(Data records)
* * * * *

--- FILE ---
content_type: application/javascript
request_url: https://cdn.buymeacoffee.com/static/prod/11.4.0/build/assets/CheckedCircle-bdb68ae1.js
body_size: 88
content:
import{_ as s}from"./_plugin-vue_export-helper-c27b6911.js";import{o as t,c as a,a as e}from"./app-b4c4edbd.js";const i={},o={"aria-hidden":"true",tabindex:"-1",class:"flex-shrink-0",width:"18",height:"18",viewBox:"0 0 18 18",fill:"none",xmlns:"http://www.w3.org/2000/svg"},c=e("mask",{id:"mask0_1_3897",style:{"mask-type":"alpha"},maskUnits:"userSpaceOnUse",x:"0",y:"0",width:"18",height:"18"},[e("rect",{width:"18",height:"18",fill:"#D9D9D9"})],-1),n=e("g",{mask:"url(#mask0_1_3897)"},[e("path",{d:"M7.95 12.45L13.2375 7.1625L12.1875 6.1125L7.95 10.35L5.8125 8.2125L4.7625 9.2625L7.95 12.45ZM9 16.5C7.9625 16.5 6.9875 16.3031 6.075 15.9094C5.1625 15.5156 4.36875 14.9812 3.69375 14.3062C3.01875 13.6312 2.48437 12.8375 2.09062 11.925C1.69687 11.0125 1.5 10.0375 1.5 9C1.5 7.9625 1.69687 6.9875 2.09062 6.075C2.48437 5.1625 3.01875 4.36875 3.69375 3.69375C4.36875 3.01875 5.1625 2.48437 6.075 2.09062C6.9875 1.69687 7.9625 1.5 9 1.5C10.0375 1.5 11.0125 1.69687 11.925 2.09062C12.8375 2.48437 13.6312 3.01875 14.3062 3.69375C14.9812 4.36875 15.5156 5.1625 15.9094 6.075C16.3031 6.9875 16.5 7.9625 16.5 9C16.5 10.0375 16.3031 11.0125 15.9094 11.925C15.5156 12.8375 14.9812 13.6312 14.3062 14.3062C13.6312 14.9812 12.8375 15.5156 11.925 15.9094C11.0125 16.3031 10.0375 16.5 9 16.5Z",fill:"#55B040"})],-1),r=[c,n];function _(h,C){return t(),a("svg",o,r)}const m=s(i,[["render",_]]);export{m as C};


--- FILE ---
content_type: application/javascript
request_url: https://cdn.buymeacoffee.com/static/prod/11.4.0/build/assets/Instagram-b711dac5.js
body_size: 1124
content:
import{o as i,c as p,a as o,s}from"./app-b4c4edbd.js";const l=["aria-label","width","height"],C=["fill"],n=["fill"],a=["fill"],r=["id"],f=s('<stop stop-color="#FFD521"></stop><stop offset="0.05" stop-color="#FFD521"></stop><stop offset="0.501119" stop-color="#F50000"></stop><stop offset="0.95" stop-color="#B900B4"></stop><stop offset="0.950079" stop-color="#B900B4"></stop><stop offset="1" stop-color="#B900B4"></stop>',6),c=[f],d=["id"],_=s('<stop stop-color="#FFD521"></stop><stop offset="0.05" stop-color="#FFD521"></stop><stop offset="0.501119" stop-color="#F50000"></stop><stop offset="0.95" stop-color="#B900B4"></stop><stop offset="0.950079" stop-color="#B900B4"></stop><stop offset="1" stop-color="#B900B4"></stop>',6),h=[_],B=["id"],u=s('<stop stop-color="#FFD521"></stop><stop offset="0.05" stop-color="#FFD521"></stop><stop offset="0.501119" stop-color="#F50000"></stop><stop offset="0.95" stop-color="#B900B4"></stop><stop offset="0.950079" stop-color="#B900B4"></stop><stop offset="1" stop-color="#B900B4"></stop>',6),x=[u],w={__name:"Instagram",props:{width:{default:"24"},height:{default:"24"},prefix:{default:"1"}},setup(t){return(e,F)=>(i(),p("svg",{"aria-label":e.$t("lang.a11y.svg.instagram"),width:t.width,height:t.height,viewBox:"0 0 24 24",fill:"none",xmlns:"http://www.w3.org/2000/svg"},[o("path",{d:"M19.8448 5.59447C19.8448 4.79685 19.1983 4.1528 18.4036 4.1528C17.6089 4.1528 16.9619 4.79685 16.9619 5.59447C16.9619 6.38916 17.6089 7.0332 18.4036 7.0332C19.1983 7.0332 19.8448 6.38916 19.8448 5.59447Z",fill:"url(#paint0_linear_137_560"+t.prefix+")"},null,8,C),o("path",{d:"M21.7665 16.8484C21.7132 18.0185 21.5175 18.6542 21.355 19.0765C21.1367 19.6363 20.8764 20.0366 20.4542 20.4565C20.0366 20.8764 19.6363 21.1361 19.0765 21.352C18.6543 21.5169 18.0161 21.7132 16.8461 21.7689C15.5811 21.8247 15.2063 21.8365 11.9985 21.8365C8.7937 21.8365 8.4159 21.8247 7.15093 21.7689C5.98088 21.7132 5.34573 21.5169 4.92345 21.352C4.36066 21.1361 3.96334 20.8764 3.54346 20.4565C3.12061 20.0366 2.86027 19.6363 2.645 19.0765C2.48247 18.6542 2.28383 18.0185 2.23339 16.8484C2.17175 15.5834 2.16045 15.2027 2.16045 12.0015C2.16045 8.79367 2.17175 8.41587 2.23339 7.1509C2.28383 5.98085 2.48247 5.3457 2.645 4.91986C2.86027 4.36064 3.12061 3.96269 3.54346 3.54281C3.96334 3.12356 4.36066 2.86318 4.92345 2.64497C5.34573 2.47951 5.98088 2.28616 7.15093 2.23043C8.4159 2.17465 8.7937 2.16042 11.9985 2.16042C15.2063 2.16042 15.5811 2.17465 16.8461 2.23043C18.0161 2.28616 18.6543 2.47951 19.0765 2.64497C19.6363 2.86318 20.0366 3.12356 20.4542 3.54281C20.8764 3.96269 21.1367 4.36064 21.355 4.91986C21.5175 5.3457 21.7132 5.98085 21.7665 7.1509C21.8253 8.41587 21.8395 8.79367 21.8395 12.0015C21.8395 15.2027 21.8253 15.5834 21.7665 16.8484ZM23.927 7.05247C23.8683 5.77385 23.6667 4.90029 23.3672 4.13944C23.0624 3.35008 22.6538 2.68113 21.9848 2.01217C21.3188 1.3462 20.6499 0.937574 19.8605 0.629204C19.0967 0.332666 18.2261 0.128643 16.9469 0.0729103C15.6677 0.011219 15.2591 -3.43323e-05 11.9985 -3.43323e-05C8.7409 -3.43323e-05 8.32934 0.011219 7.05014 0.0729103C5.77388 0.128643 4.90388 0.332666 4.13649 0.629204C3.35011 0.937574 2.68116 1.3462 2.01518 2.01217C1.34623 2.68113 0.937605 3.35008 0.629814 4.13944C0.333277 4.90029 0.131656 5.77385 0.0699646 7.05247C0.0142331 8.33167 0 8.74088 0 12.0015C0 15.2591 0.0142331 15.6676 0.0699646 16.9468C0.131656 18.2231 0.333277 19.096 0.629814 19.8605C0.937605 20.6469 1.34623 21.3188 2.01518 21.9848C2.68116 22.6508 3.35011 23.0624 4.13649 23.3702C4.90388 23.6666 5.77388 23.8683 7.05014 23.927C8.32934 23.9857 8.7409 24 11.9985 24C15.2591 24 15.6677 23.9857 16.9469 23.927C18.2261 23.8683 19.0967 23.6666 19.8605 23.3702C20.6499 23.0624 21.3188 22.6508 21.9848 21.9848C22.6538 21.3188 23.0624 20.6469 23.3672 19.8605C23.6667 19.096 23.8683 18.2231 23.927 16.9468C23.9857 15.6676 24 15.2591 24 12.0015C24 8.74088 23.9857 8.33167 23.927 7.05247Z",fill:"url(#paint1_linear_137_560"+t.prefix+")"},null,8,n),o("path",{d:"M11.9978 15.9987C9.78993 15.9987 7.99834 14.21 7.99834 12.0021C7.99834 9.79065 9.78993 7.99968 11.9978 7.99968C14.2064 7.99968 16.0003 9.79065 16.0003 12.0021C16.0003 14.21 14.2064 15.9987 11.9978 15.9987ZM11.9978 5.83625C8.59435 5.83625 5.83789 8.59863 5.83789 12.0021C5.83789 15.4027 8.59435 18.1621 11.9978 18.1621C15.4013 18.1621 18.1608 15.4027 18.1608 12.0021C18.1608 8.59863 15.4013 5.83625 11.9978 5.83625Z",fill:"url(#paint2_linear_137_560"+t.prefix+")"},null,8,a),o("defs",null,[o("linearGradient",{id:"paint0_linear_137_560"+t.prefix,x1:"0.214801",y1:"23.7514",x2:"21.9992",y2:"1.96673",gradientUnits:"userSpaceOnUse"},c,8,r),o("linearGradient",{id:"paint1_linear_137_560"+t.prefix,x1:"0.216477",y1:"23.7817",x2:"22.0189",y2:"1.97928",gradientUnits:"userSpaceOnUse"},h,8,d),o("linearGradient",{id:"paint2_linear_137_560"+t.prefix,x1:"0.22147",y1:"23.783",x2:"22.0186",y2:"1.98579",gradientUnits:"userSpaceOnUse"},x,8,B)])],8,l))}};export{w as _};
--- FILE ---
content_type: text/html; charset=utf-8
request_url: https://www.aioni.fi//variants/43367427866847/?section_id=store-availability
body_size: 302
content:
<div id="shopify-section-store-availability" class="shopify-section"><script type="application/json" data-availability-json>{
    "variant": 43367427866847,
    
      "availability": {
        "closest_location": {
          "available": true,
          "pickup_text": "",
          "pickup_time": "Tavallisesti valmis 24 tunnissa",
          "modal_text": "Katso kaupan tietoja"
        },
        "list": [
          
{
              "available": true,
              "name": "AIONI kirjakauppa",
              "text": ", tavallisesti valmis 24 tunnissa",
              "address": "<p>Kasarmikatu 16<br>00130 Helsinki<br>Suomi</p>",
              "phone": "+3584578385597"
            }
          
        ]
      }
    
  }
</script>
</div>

* * * * *

◆ **Exercise**
Where in the records does the word "prod" appear? Copy each line that holds it.

◆ **Expected output**
request_url: https://cdn.buymeacoffee.com/static/prod/11.4.0/build/assets/CheckedCircle-bdb68ae1.js
request_url: https://cdn.buymeacoffee.com/static/prod/11.4.0/build/assets/Instagram-b711dac5.js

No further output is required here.